Ed in difesa di questo che prova a tener prigioniere le sue tre nipoti in sarcofagi di pietra celati agli umani. Almeno fino ai giorni nostri.
Dylan viene coinvolto in questa curiosa stravaganza da Floor una delle tre gemelle nonché musicista metal, che tanto sembra debitrici della potenza femminile di Cristina Sabbia, l’italianissima cantante solista dei Lacuna Coil. Inutile negare che l’intera impronta narrativa segue dei ritmi circadiani che si assommano ad una struttura ciclica che porta Dylan quasi a subire questa avventura, quasi come fosse un turista del proprio albo.
La sua presenza ne è un punto fermo, ma allo stesso tempo funziona come testimone narrativo, perfetto per potersi calare all’interno delle sire insidiose di questa struttura. Perché insidiosa lo è davvero, e basterebbe davvero un nonnulla per far scivolare tutto in un binario morto narrativo.
Invece Carlo Ambrosini riesce a tenere salde le redini e, quello che ne emerge, è un racconto dal sapore sprezzante e marcatamente onirico. Non tutto viene spiegato, ma non tutto deve esserlo. Quello che accade è davanti a noi, un puro svolgimento che ci conduce in stanze disconnesse con una facilità a-schematica. Restano i dubbi, la costante sensazione che proprio perché ci si trova davanti ad un sogno di mezza estate, nulla sia davvero concreto. Ma sarebbe davvero una faciloneria considerarla a questa maniera.

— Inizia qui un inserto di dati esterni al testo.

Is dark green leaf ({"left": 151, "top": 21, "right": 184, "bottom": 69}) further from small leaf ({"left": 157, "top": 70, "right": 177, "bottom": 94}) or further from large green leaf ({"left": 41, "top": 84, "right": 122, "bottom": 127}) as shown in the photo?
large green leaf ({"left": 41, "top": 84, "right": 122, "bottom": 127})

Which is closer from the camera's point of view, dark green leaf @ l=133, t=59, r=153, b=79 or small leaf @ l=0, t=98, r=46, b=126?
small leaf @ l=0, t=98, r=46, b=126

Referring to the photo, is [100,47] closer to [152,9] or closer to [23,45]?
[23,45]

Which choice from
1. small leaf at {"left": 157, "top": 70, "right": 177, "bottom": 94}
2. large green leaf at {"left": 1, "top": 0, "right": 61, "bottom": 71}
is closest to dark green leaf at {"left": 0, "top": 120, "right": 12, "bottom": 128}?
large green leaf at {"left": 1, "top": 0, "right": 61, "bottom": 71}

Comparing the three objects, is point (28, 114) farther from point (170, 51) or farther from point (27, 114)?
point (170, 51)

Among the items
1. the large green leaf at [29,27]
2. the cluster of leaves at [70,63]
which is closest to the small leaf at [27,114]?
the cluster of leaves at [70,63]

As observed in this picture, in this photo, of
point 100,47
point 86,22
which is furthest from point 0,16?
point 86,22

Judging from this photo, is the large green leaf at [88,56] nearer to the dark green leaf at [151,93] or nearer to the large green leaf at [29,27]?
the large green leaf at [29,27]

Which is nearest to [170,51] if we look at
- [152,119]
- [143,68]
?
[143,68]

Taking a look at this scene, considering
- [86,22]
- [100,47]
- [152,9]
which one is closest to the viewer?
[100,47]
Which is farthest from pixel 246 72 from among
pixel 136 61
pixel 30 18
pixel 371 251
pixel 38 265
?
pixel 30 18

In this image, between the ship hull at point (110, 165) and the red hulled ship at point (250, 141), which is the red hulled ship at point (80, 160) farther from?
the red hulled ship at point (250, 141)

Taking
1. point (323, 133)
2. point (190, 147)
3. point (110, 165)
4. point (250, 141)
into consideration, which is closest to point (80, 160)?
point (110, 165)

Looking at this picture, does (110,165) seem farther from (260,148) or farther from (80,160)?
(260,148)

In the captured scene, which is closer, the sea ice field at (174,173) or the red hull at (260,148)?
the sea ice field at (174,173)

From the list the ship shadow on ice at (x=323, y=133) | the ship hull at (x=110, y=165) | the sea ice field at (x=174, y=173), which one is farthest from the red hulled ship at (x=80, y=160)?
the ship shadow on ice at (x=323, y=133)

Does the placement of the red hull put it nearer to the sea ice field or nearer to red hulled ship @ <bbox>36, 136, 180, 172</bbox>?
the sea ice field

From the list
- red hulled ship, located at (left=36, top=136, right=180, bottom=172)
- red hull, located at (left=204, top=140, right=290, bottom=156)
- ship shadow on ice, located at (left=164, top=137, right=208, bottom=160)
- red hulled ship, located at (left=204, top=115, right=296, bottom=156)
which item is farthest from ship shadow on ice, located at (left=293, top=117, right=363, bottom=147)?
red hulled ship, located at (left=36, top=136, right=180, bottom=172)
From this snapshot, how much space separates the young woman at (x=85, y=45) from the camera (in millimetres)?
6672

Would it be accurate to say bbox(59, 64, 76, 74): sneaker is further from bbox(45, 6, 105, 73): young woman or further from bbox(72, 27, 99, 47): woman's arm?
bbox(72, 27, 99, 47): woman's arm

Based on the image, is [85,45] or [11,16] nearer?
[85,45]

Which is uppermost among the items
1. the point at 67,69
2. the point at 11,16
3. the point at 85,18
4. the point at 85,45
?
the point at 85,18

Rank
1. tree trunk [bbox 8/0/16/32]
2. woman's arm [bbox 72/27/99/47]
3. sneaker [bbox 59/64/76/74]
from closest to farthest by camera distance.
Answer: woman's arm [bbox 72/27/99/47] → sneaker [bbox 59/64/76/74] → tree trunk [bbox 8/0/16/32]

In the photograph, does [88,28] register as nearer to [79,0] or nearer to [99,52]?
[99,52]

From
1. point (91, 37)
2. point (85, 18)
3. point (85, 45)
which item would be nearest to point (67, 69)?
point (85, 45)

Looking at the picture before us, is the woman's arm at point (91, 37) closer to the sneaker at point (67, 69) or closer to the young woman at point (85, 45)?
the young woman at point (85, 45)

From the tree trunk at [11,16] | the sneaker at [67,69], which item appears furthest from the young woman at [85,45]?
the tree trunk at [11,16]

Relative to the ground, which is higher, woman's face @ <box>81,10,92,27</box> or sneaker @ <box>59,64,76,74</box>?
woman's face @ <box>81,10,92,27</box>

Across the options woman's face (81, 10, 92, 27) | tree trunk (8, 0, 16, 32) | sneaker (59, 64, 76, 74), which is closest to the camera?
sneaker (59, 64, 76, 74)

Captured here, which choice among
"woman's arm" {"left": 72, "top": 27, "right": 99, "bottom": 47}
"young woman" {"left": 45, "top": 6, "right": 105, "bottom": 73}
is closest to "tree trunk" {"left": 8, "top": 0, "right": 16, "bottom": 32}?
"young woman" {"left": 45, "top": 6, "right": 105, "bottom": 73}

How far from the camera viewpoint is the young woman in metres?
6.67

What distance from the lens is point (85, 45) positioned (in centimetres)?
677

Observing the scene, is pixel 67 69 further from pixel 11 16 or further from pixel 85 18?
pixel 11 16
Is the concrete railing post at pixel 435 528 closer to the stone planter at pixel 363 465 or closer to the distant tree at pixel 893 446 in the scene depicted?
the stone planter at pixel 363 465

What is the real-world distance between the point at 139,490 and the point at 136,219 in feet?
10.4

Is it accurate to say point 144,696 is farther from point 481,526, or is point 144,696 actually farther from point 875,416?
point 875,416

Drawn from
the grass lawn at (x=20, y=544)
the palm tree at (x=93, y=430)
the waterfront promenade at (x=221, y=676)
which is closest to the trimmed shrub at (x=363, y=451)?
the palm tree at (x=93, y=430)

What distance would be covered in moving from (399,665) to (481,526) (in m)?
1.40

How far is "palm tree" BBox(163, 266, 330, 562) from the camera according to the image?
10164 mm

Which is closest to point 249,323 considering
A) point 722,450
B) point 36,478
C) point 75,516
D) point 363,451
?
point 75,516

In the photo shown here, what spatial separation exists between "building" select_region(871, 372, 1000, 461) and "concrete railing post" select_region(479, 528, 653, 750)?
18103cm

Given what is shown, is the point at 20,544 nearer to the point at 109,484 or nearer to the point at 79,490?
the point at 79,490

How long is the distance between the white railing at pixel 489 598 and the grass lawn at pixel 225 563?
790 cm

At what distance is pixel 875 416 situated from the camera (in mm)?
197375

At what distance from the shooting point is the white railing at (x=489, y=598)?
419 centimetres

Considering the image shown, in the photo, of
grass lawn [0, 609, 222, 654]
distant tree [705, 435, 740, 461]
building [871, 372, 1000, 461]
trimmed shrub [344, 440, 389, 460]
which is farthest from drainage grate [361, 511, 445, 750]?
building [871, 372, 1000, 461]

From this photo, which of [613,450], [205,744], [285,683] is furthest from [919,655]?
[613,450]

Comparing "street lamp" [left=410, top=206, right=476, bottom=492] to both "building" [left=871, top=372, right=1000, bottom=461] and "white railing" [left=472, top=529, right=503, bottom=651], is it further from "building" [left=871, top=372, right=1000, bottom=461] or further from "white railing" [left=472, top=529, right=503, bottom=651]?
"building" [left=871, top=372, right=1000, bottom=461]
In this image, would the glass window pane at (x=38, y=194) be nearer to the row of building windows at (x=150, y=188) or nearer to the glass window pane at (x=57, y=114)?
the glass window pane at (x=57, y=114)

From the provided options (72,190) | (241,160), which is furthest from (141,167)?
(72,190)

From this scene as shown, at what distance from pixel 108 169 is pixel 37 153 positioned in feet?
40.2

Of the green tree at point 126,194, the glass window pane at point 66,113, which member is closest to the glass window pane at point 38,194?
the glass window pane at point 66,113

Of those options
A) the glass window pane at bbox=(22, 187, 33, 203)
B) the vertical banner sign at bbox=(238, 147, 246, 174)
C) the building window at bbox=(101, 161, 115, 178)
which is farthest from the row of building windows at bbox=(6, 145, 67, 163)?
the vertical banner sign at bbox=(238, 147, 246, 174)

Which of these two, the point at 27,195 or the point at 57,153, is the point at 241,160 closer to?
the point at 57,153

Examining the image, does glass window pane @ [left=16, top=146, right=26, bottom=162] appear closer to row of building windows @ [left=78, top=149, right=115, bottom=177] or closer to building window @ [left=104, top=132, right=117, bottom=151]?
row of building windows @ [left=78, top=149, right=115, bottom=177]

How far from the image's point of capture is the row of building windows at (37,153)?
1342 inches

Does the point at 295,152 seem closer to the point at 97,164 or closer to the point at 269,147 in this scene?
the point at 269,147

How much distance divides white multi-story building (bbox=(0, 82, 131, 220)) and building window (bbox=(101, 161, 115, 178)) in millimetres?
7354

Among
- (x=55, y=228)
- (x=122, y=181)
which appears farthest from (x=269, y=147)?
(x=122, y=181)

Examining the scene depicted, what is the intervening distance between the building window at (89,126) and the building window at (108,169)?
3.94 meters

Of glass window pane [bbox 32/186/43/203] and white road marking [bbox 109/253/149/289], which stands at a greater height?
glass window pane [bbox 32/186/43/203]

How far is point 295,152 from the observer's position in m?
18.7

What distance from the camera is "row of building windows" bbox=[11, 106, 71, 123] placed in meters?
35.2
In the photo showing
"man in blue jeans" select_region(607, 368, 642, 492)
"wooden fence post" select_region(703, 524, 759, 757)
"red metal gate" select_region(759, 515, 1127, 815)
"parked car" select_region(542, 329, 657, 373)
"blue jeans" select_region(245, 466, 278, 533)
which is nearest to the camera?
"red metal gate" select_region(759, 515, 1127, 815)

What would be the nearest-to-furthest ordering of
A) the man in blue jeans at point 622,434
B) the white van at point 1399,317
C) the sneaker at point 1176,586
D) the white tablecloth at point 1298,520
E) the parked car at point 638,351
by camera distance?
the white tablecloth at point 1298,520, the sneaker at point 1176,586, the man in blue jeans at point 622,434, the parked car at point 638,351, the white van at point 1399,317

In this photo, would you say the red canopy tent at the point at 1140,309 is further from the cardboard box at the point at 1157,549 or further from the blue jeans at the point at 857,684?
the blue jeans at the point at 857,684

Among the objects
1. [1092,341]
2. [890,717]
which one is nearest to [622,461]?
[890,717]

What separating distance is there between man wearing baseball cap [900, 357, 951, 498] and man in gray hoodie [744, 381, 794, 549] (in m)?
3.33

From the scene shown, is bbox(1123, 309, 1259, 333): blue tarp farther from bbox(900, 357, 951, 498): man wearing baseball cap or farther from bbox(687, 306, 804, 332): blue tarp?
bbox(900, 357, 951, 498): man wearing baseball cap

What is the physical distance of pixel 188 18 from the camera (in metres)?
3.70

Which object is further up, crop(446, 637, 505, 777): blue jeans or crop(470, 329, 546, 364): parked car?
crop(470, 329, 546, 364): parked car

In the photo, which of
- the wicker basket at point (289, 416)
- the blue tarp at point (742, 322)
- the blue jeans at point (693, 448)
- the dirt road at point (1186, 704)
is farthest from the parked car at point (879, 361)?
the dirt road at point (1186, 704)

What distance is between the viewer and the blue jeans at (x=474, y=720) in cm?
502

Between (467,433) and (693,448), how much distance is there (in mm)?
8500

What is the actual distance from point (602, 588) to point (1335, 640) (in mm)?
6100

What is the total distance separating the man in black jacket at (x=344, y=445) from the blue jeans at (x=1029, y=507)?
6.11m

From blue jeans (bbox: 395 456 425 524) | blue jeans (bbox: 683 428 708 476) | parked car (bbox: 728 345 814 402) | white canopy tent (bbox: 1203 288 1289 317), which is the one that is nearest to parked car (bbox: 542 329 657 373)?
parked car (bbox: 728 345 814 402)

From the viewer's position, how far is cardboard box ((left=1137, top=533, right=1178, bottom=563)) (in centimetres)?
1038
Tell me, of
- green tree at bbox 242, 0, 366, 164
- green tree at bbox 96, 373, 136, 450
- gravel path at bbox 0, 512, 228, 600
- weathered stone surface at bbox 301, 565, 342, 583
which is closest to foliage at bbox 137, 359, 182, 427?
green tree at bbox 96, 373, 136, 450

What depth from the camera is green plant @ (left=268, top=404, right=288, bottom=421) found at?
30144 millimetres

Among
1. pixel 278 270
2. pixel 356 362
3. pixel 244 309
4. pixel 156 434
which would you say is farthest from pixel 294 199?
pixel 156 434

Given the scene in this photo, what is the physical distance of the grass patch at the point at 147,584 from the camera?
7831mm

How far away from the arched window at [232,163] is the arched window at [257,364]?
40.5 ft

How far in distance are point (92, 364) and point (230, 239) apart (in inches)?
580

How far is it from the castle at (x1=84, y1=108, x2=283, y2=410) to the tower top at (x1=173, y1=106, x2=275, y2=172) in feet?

Dal punto di vita grafico, probabilmente si percepisce la cifra stilistica di Ambrosini che si mantiene su limiti drasticamente classici. Lo sfasamento di alcune anatomie, la gestione di tavole dove sembra quasi che una coscienza non troppo vigile ci mandi avanti, ci porta a pensare ad un sogno ad occhi aperti.
Ambrosini è un irregolare della matita, pur mantenendo un grado di controllo della regia virtualmente indelebile, in alcuni casi le anatomie risultano compromesse presentando un layout da cui ci stacca veramente a fatica per trovare un passaggio verso la tavola rifinita.
In sostanza questa nuova estate dylaniata inizia con una carica sperimentale impressionante. Tanto da lasciarci a chiedere se sia davvero lo stesso personaggio oppure no. Ma sappiamo da anni che Dylan fa a volte giri immensi per tornare al suo comodo appartamento in Craven road, pur rimanendo sempre fedele a se stesso.
Di questa storia serberò un ricordo contrastante ed affaticato, ma non si può ignorare il fatto che tanto di quanto è stato raccontato, conscio o no, mantiene la stessa conformazione logica di cui sono fatti i soldi.
E questo la spiega, credetemi, altre che no.